Сегодня написать детскую книжку про Тимура и его команду в принципе невозможно, потому что не очень понятно, где сегодня этот Тимур, чем он должен заниматься. Он наверняка должен быть в организации «Наши», и все в сердце моем вопиёт против этого. Никто этого писать не будет и никто в это не поверит, потому что это выпадает из языковой реальности. А Гайдар мог про это написать, потому что это так или иначе имело отношение к действительности.
Национальную идею России стоит искать не в сфере левого или правого, либерального или антилиберального, консервативного или православного, а в проблеме демографии — рождения и воспитания детей. Если бы через 20–25 лет мы родили и воспитали 25–35 млн молодых образованных людей, владеющих языками и науками, это был бы очень серьезный задел. На это надо бросить 10 сочинских олимпиад.
Страна, где треть бюджета уходит на пенсионный фонд, обречена на развал и распад. Через 30 лет уже будет 10 % молодых людей, 90 % пенсионеров и неработающих. Каждый несчастный молодой человек будет вынужден работать на пятерых — это нужно объяснить, но никто не объясняет. У нас все свободны, никто не обязан плодиться и размножаться, мы платим налоги — все, до свидания. Но налоги не могут охранять границы, работать на заводе, пончики печь. Для этого нужны люди, и желательно образованные.

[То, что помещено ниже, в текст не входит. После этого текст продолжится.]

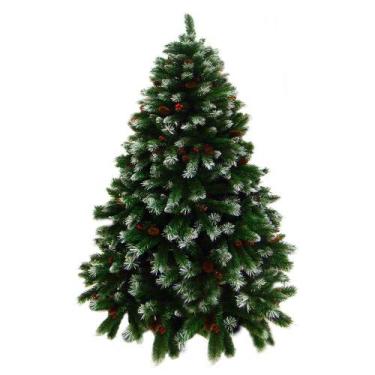 Imagem de Árvore de Natal Nevada com Cerejas e Pinhas 2,10m 1156 Hastes - riomas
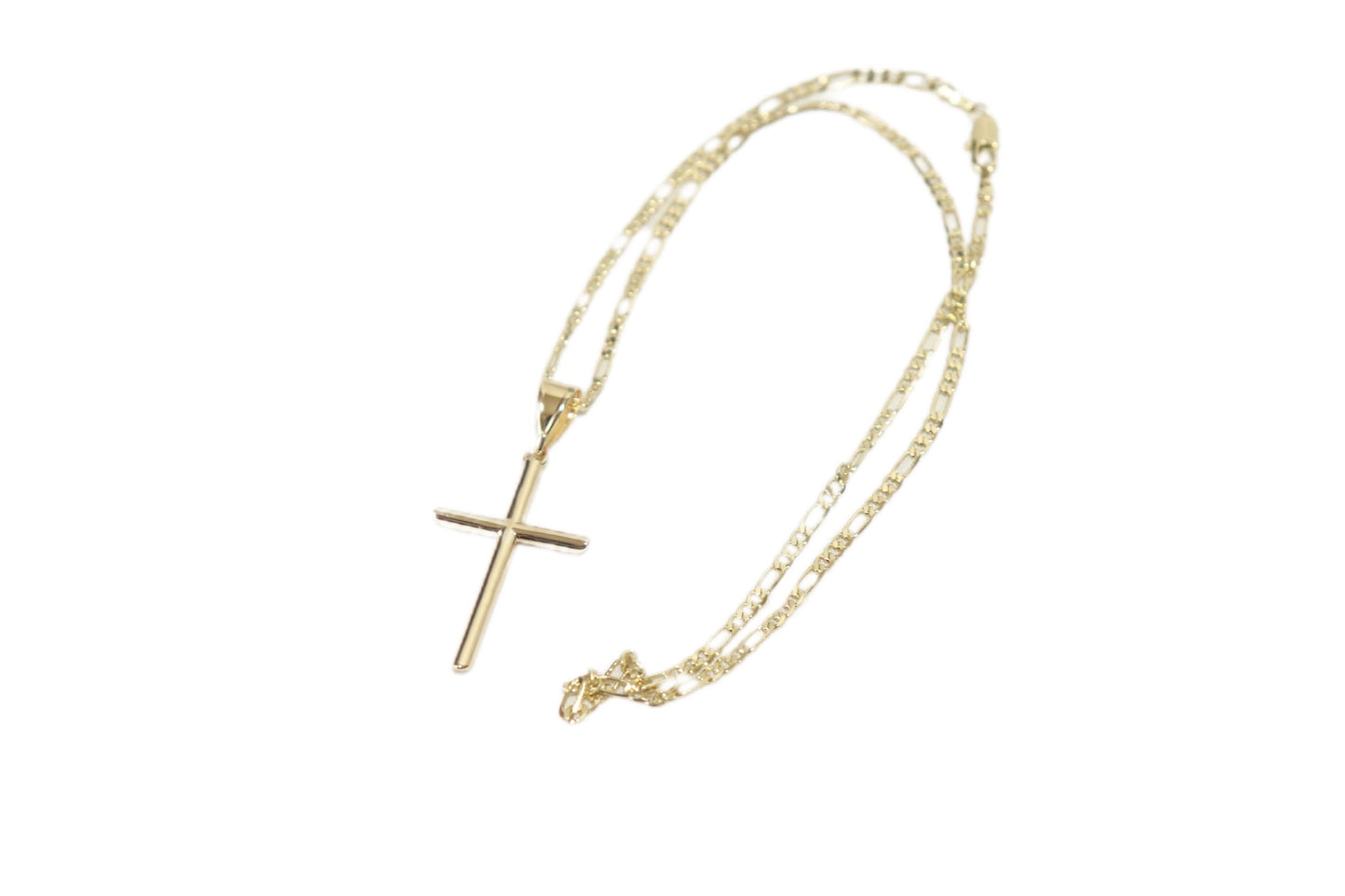 Cross Ice Gold Necklace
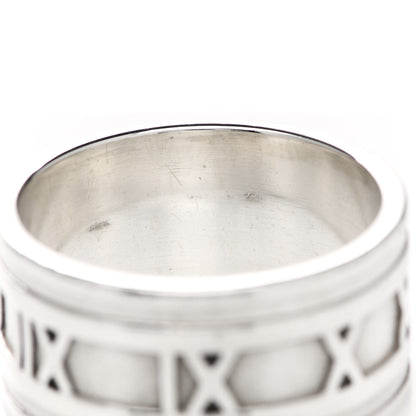Tiffany Sterling Silver Atlas 12mm Band Ring 65 11 5 of 5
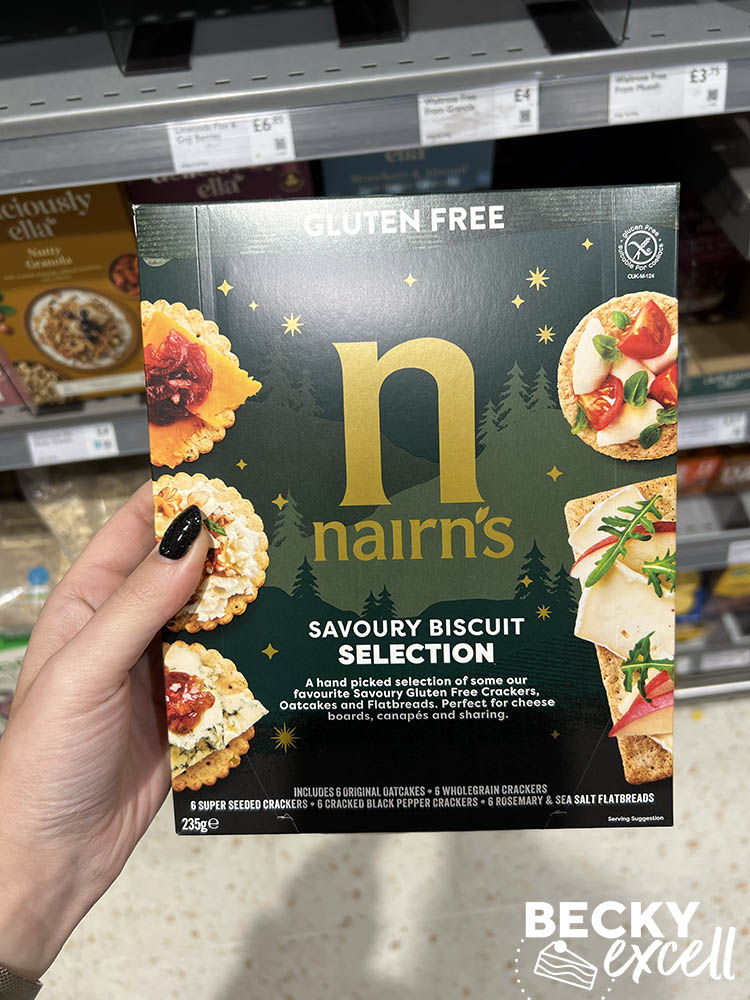 nairn's gluten free savoury biscuit selection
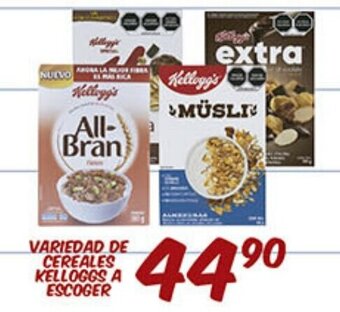 Alsuper Variedad De Cereales Kellogg's A Escoger oferta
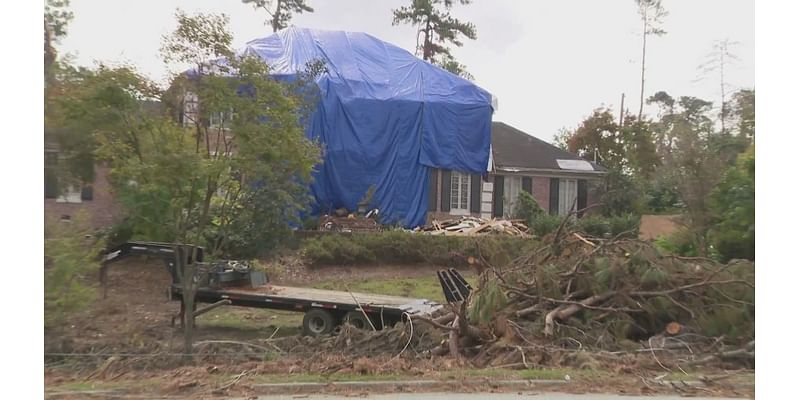 Local roofing companies continue working around the clock, as rainfall comes for first time since Helene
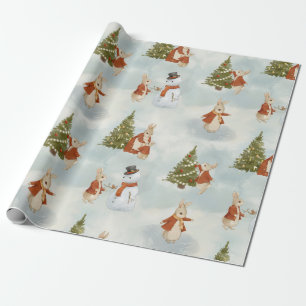 Kerst Peter Rabbit  Cadeaupapier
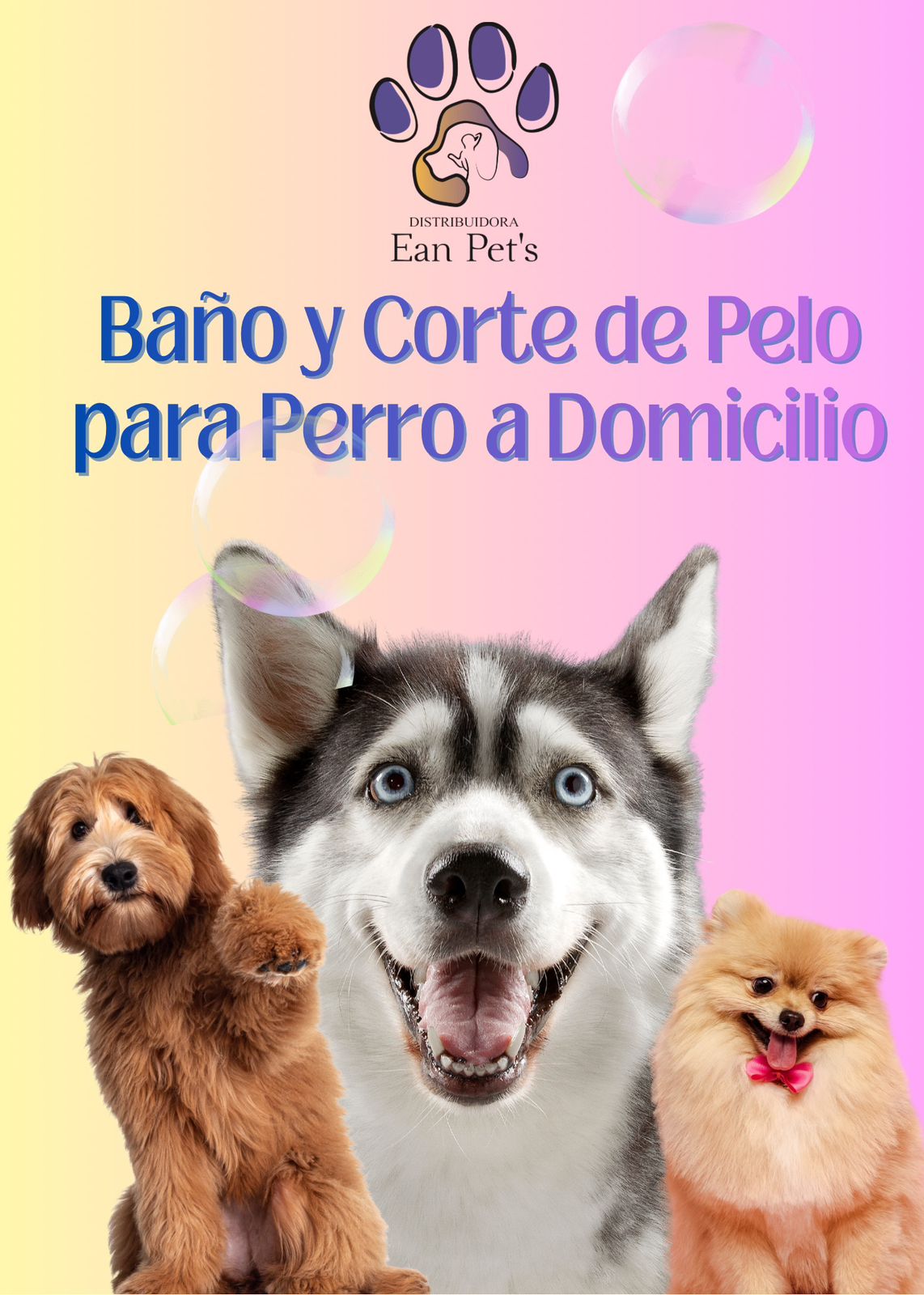 Baño y Corte de Pelo para Perro a Domicilio en CDMX & Estado de México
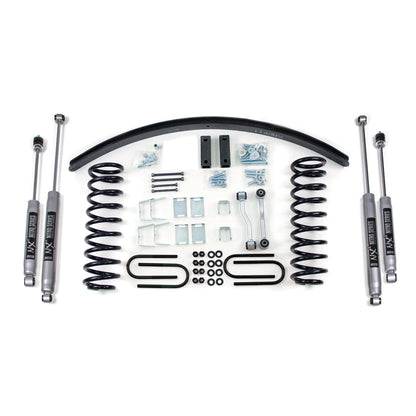BDS Suspension | 3 Inch Lift Kit Jeep Cherokee XJ 84-01 Chrysler 8.25 Block and Add A Leaf NX2 Nitro | BDS430H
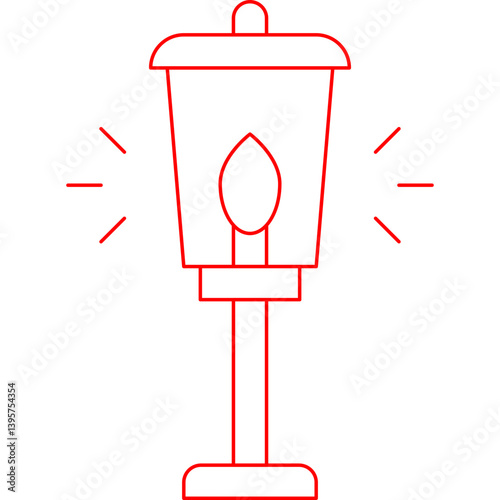 Lamp Post single vector illustration icon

Мир, и Россия одна из первых, стоит на пороге череды новых финансовых кризисов, они совершенно неизбежны. То, что будет плохо, что будет швах, — это совершенно очевидно, тем более в России, которая убила все свое производство и живет за счет сырья. Люди до очень серьезной степени раздражены, причем и бедные, и богатые, и какие угодно. Все чувствуют: что-то не так.
«Все можно успеть» (о жизни и времени)
— Надо понимать, что, как бы сказать непафосно, что Бог есть, что ты пожинаешь плоды всего, что в жизни совершаешь. Все, чего ты желаешь, рано или поздно к тебе придет, не торопись никуда. Не трать время на лишние суетливые телодвижения, не сиди по 46 часов в «фэйсбуке». Когда меня спрашивают — вы столько книг написали, у вас группа музыкальная, в кино снимаетесь, колонки, эфиры, ездите, я сам думаю: когда я все это успеваю? Просто каждый день что-то делаю. Сюда летел — написал две колоночки. Сейчас мы поедем с друзьями пива попьем (так и вышло. — Ред.), завтра спектакль покажем, полечу обратно — роман буду дописывать… Все можно успеть, если все время чем-то заниматься.
Авченко Василий, "Новая газета во Владивостоке" - №221 от 23 января 2013 г.